◆ **WORK ITEM**
From the line containing "family: Equidae" through the end of the entries, please repeat every line exactly and nothing more; the pictures do not belong in the copy.

##### SOURCE DATA

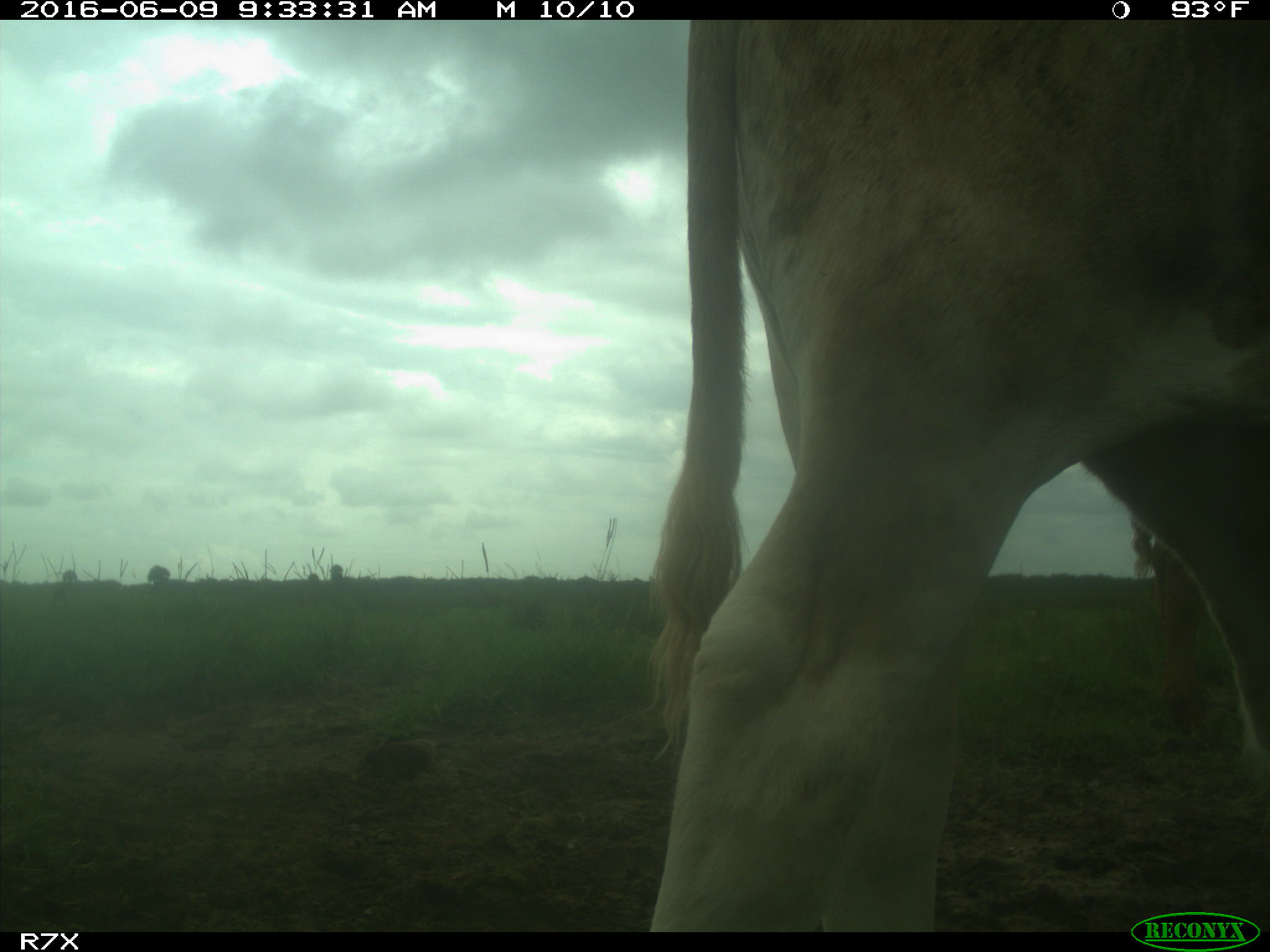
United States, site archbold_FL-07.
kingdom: Animalia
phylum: Chordata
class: Mammalia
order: Artiodactyla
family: Bovidae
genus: Bos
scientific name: Bos taurus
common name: domestic cow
Bos taurus (domestic cow).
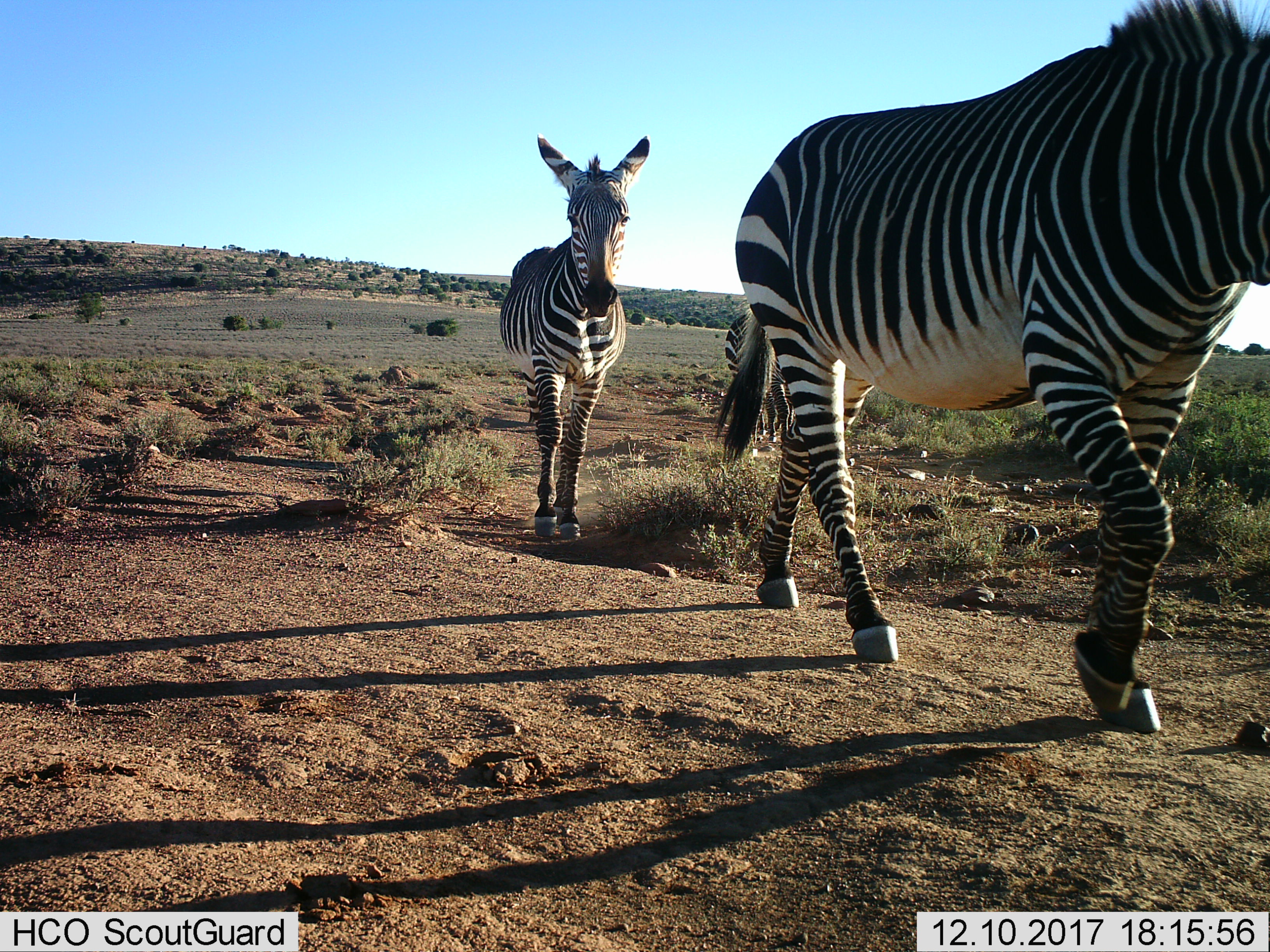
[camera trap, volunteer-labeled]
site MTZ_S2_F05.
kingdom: Animalia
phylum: Chordata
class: Mammalia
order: Perissodactyla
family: Equidae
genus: Equus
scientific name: Equus zebra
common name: mountain zebra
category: zebramountain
Zebramountain (mountain zebra) (Equus zebra), count 2. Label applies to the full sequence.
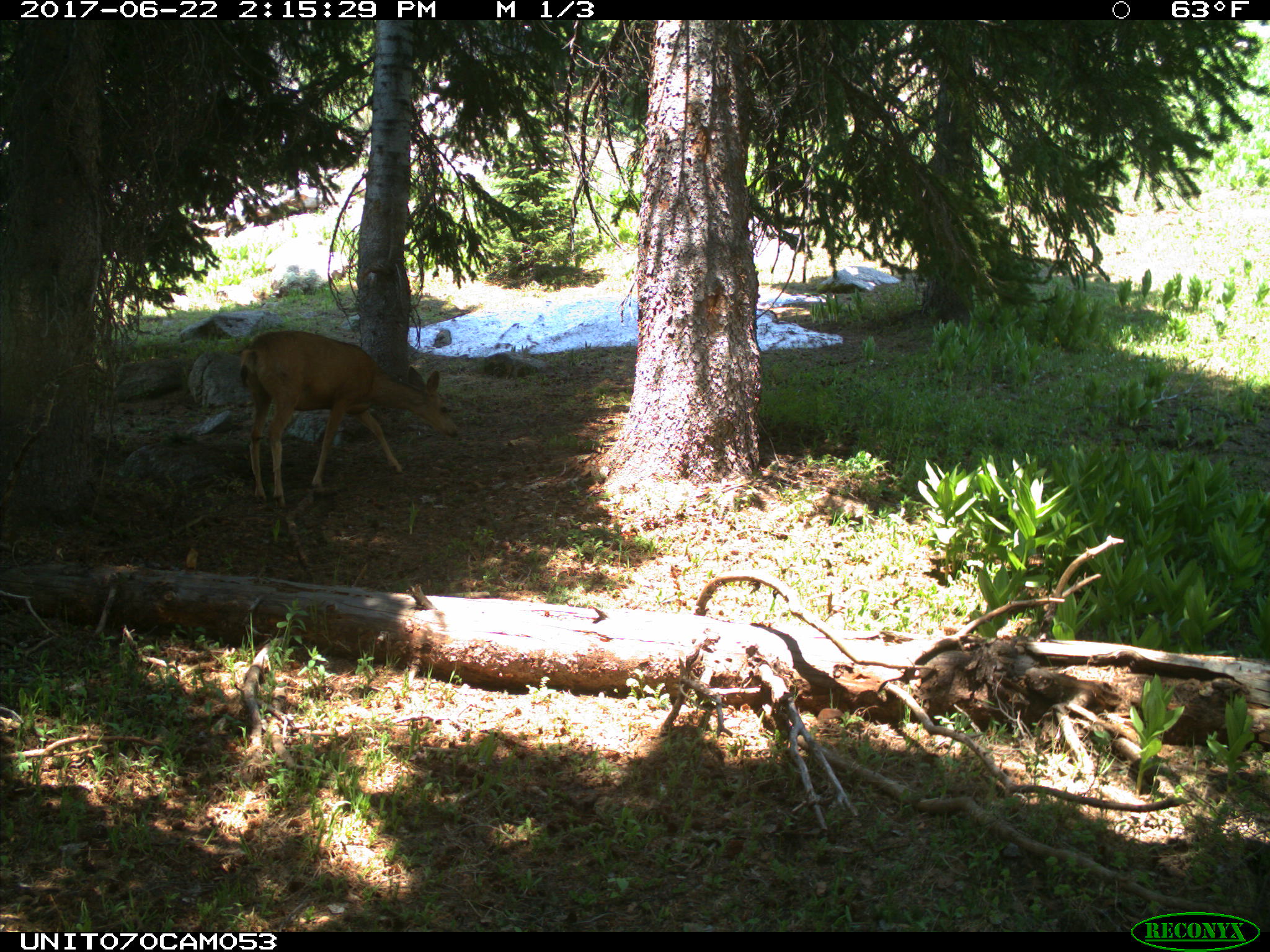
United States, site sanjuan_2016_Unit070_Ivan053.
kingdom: Animalia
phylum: Chordata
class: Mammalia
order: Artiodactyla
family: Cervidae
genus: Odocoileus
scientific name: Odocoileus hemionus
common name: mule deer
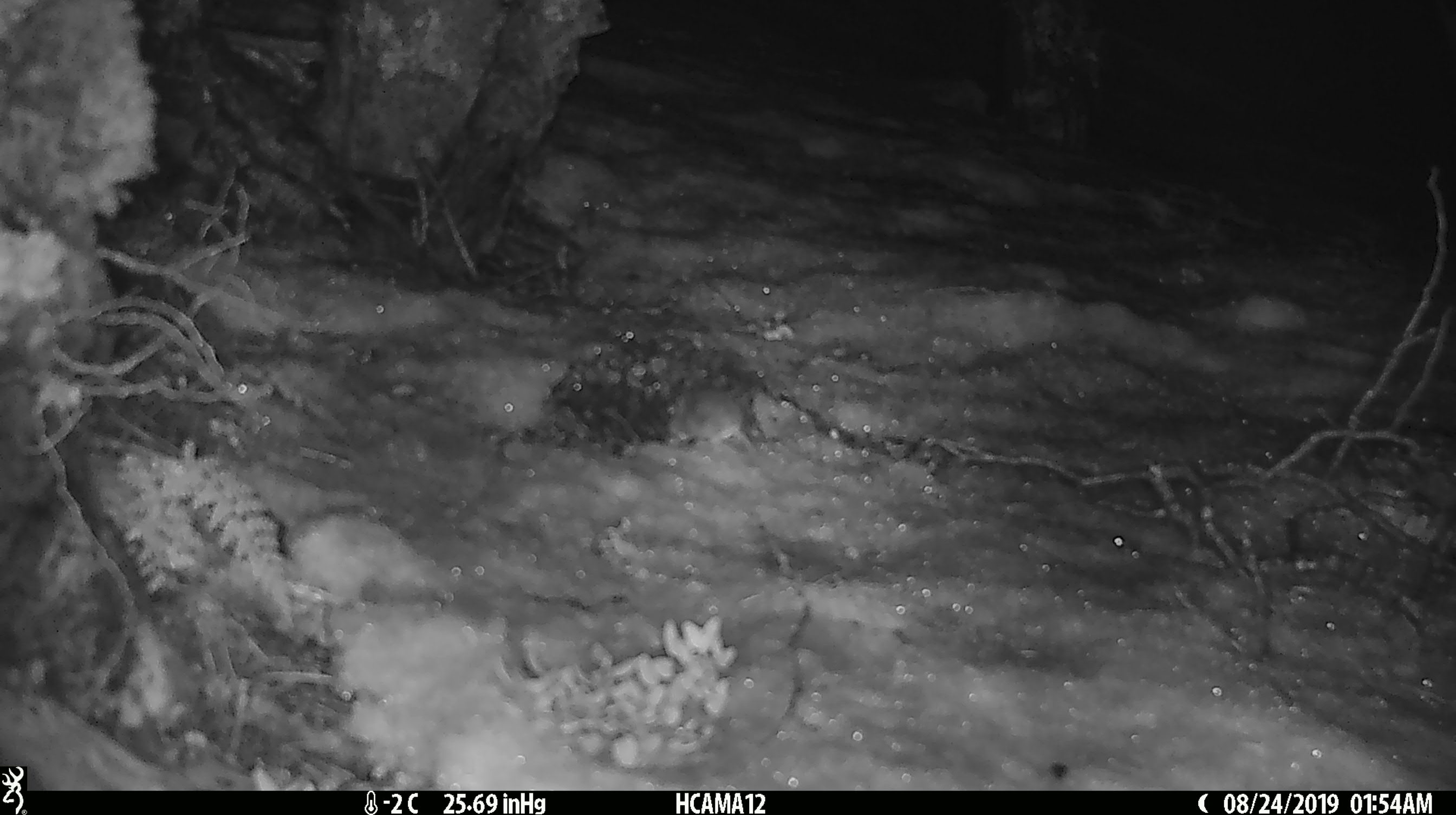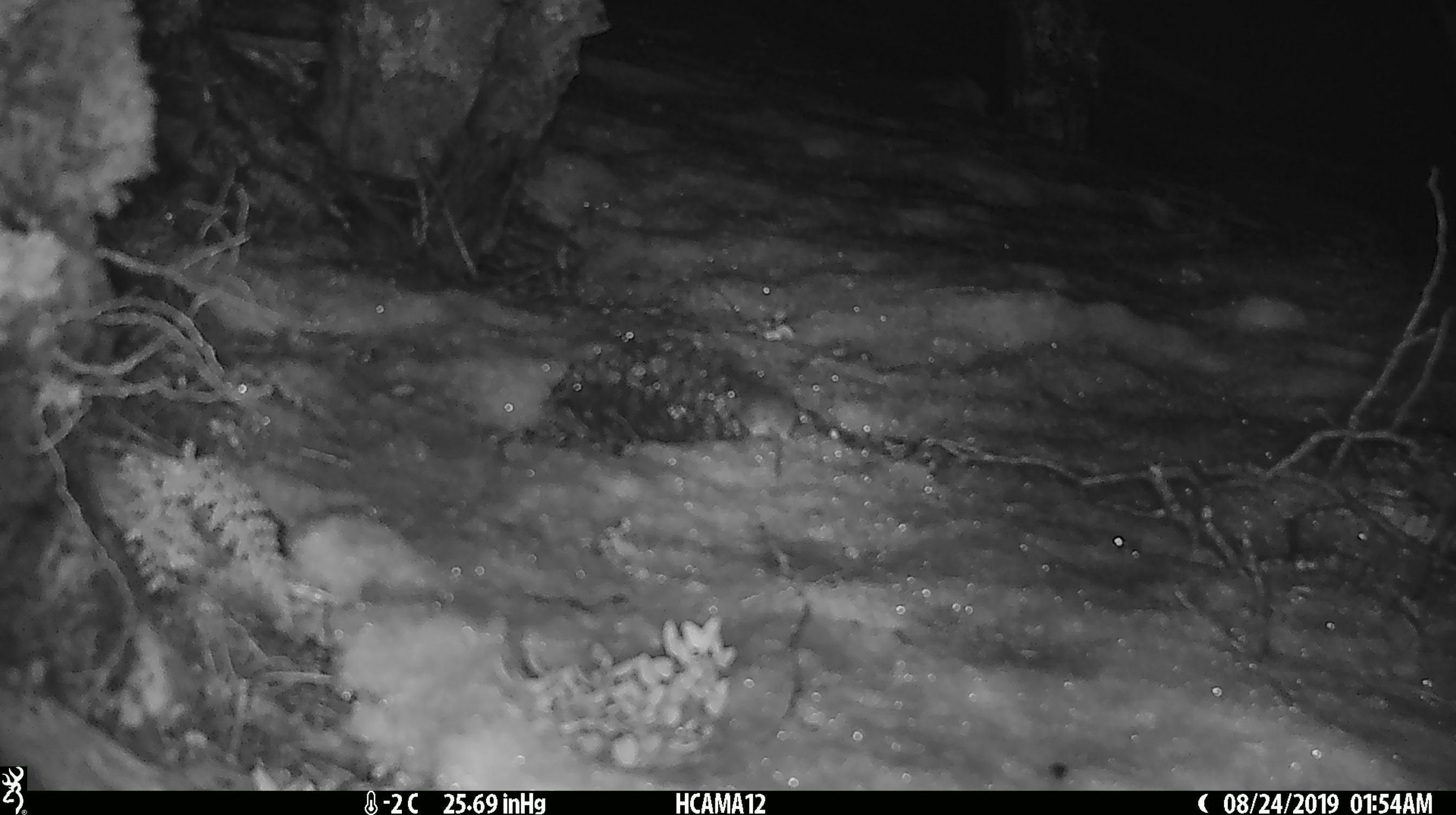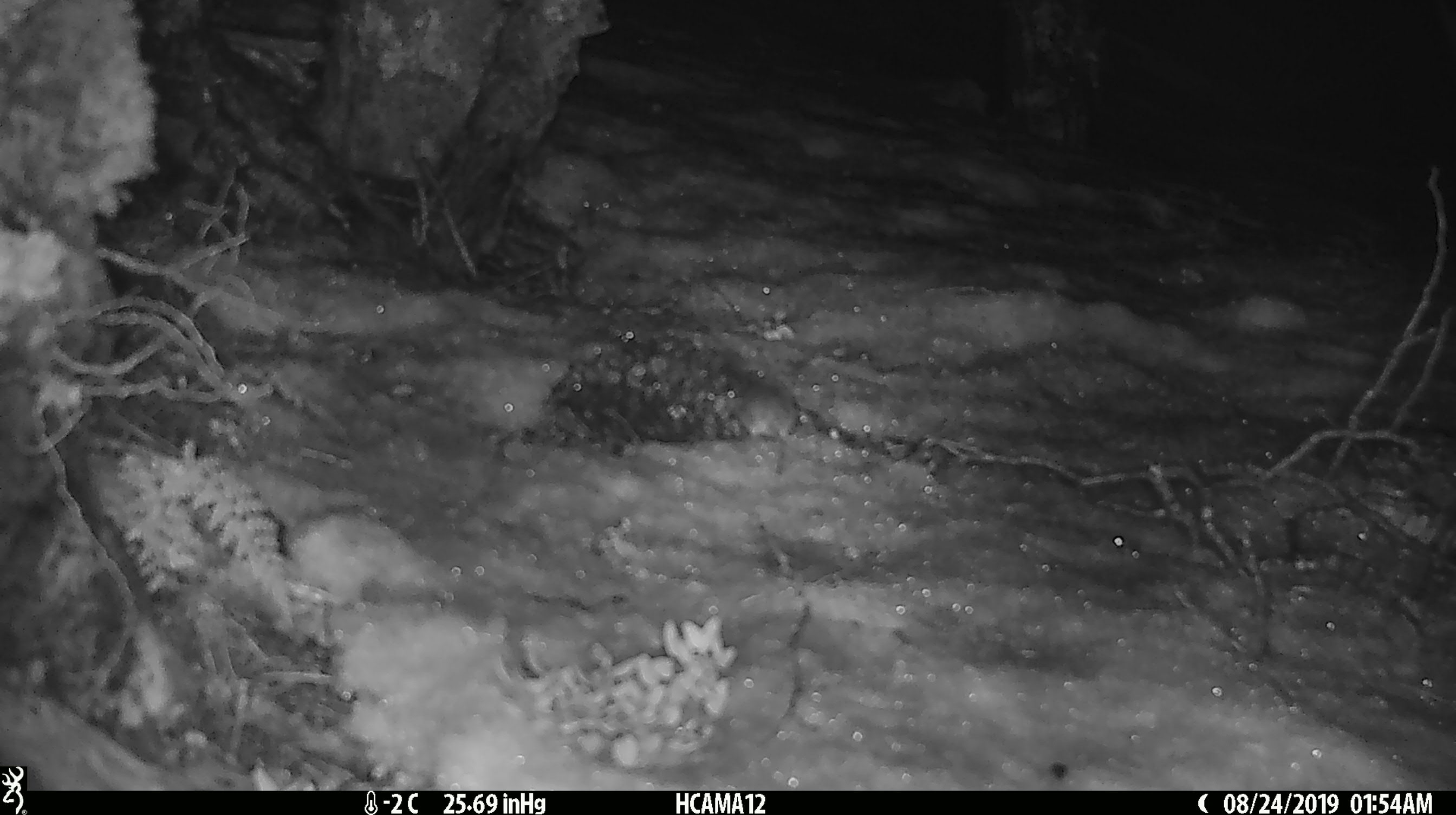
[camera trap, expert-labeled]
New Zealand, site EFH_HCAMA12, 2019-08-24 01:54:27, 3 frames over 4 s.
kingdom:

##########

◆ **RESPONSE BELOW**
family: Equidae
genus: Equus
scientific name: Equus zebra
common name: mountain zebra
category: zebramountain
Zebramountain (mountain zebra) (Equus zebra), count 2. Label applies to the full sequence.
United States, site sanjuan_2016_Unit070_Ivan053.
kingdom: Animalia
phylum: Chordata
class: Mammalia
order: Artiodactyla
family: Cervidae
genus: Odocoileus
scientific name: Odocoileus hemionus
common name: mule deer
[camera trap, expert-labeled]
New Zealand, site EFH_HCAMA12, 2019-08-24 01:54:27, 3 frames over 4 s.
kingdom:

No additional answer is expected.